From steno to ambassador

NEW DELHI: Even as India faces increasing foreign policy challenges, including more intricate consular work like that of the ‘stateless’ Kairi Shepherd, appointment of suitable Indian ambassad
Ajay K Sharma with wife
Ajay K Sharma with wife

NEW DELHI: Even as India faces increasing foreign policy challenges, including more intricate consular work like that of the ‘stateless’ Kairi Shepherd, appointment of suitable Indian ambassadors abroad is critical. But the latest case of a new Indian envoy has brought to fore the internal rumblings within the Ministry of External Affairs (MEA).

On May 15, MEA announced that Ajay K Sharma, a counsellor in the High Commission in Fiji, has been appointed as the next Indian ambassador to North Korea. It didn’t create much impression outside MEA circles, but within there has been turmoil over the decision.

Within a week, three associations of the IFS (B) cadre officers submitted a written complaint to the Prime Minister’s Office and the external affairs minister expressing their sense of “utter disappointment” and asking for a review of the appointment of Sharma.

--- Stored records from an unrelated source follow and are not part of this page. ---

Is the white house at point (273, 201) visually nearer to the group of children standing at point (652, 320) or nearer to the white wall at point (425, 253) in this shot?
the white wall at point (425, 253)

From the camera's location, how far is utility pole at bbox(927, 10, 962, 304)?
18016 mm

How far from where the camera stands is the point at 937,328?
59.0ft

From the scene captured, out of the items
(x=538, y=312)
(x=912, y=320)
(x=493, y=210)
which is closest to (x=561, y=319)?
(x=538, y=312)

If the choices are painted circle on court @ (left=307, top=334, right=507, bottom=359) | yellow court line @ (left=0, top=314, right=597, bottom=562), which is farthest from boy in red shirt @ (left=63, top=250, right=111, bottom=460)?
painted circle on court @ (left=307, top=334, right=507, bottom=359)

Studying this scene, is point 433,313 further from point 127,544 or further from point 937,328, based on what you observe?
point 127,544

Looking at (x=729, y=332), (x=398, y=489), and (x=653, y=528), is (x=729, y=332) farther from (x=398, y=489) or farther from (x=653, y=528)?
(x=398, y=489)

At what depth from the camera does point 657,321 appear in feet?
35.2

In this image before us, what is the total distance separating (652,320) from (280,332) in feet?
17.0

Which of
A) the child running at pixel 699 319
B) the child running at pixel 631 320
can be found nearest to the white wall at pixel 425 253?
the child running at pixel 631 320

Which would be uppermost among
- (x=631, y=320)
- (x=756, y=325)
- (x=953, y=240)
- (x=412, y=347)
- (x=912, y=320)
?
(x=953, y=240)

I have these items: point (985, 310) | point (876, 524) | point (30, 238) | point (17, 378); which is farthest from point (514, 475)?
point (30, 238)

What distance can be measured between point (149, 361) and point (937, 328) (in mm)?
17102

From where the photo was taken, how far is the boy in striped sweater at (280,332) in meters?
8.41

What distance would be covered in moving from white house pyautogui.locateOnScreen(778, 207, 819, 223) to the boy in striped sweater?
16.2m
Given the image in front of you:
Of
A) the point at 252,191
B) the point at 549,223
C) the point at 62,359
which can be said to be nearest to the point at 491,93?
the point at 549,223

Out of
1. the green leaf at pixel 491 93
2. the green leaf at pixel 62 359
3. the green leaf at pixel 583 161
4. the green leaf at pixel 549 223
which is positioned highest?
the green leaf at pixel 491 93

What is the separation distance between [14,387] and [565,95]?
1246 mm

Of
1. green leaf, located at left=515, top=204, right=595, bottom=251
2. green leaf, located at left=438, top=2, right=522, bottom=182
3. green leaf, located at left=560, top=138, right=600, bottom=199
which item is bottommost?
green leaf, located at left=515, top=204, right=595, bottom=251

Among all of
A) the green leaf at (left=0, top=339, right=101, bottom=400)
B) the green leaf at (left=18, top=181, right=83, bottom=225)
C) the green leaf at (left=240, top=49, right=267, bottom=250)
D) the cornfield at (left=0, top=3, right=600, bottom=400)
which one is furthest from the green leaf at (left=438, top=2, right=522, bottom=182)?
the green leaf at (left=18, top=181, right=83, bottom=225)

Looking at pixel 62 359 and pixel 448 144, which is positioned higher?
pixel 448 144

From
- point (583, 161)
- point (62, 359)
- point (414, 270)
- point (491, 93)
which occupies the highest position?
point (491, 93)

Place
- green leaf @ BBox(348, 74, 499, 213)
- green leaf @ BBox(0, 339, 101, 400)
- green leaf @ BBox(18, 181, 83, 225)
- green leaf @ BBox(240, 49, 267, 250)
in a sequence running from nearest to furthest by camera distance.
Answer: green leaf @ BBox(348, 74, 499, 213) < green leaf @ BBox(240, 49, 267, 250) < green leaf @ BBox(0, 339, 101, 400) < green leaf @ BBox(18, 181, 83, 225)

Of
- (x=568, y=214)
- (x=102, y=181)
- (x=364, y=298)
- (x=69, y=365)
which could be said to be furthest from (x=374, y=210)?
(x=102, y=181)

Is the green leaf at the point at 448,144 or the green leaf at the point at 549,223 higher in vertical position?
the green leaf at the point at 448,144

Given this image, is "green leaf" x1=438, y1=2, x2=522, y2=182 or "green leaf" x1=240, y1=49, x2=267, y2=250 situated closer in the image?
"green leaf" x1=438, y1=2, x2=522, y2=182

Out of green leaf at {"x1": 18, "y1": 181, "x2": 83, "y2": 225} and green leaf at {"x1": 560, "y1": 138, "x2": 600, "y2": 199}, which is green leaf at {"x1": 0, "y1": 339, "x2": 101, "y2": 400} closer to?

Their cause of unhappiness was that Sharma was from the stenographer’s cadre—the batch of employees who are mainly recruited to provide secretarial skills to the ministry’s basic cadre of Indian Foreign Service officers and the feeder cadre, the IFS (B).

“Selecting an officer with only stenographic background to head such a sensitive mission abroad adversely reflects upon us in the context of India’s pre-eminent role as an emerging global power,” said the letter signed by the office-bearers of three IFS (B) associations dated May 22.

Sharma had joined the cadre in 1981, and five years later was promoted to private secretary, then at suitable intervals to principal private secretary and then to senior principal private secretary. His current post is Personal Staff Officer, which is equivalent to drawing the salary and benefits of a director in the ministry.

A senior MEA official however strongly refuted the allegations, asserting that it was certainly not the first time that a non-IFS cadre official had been appointed as ambassador.

“There have been people from the interpreters and cyber cadre who have been made ambassadors. Even in North Korea, a previous ambassador, Zile Singh, had entered the ministry as a stenographer,” he said.

The officer pointed out that it was more of a “turf issue” between the IFS (B) executive cadre officers, and the Stenographers cadre—who have been traditionally at odds at each other.

A senior office-bearer of one of the IFS (B) groups admitted that they had fought against the dilution of their cadre by including the stenographers in their stream. But he asserted that it was not right to make an appointment of a person who had not worked in any territorial desks or diplomatic positions abroad. “An IFS (B) official can only become an ambassador after he has been absorbed into the IFS and worked at diplomatic positions for 15-20 years,” he said. According to him , this was not a convincing argument especially in a small ministry, where there was “no possibility of extreme specialisation”.

But, it’s not just IFS (B) officers who are unhappy, several of the IFS officers who The Sunday Standard spoke to were not particularly glad with this new development. “It basically shows that some senior officers would prefer to trust a senior steno, rather than their junior officers,” he said.